As the migration nears completion, it’s important to remember that we have a cron job set up to back up files from AWS S3 to Backblaze B2. We’ll need to update the backup source to Linode Object Storage, which can be achieved through the environment variables of rclone.

1
2
3
4
5
6
7
8
9
10
11
12
13
14
15
env:
- name: RCLONE_CONFIG_MEDIA_TYPE
value: s3
- name: RCLONE_CONFIG_MEDIA_ACCESS_KEY_ID
valueFrom:
secretKeyRef:
key: accessKeyID
name: linode-object-storage
- name: RCLONE_CONFIG_MEDIA_SECRET_ACCESS_KEY
valueFrom:
secretKeyRef:
key: secretAccessKey
name: linode-object-storage
- name: RCLONE_CONFIG_MEDIA_ENDPOINT
value: jp-osa-1.linodeobjects.com

Conclusion

52Poké Wiki successfully transitioned from AWS S3 to Linode Object Storage for image storage.
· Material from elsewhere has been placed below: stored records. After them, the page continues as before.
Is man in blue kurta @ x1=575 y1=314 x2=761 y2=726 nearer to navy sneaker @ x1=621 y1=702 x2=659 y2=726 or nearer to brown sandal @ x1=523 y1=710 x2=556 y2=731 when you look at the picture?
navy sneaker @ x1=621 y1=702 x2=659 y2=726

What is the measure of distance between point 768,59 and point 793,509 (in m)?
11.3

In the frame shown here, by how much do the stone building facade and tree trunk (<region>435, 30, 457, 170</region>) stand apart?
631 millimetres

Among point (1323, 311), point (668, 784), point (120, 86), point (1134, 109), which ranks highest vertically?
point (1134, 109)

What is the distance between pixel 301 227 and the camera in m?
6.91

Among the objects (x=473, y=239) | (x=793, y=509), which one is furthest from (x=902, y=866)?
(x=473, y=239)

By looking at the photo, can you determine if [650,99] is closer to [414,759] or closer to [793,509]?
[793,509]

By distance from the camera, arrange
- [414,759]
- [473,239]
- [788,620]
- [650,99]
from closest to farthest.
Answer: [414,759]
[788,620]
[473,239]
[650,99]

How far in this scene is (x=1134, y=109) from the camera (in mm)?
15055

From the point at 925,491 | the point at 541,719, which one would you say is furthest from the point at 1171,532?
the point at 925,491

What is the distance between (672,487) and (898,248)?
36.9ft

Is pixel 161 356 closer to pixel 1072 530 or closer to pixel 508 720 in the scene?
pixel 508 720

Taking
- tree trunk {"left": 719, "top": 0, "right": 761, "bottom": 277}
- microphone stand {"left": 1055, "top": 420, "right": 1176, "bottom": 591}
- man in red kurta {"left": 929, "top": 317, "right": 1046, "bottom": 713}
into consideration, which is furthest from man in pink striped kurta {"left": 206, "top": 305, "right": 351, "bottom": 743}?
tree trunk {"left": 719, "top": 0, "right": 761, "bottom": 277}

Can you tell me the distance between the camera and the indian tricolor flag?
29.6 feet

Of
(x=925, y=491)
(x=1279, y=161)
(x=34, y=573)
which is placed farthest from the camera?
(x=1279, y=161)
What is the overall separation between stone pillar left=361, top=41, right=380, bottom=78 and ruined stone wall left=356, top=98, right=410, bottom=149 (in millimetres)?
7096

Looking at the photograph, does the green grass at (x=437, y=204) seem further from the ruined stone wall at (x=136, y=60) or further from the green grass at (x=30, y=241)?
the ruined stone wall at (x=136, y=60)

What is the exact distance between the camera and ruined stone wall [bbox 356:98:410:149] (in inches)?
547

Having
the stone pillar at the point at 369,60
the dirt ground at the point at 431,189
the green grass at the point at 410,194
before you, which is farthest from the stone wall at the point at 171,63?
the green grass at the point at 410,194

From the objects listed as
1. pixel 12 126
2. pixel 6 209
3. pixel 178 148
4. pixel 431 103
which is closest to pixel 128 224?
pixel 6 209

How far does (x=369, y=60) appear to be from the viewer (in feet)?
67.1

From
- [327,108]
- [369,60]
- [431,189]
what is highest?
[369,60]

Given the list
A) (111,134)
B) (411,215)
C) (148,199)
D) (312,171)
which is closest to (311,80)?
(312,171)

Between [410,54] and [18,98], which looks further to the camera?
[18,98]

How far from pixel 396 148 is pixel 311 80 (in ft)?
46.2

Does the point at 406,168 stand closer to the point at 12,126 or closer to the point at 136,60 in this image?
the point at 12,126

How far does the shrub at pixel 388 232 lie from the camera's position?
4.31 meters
Despite the availability of lower-cost options like Cloudflare R2 and Backblaze B2, Linode Object Storage was the optimal choice given its low latency benefits and the site’s primary services being located in Linode’s Tokyo datacenter. With this change, we anticipates a monthly savings of $17 and enhanced performance. Through a careful migration process, including addressing challenges with permissions and configurations, the transition was executed smoothly. This move underscores the importance of regularly evaluating and optimizing infrastructure choices to ensure both cost-effectiveness and performance for online communities.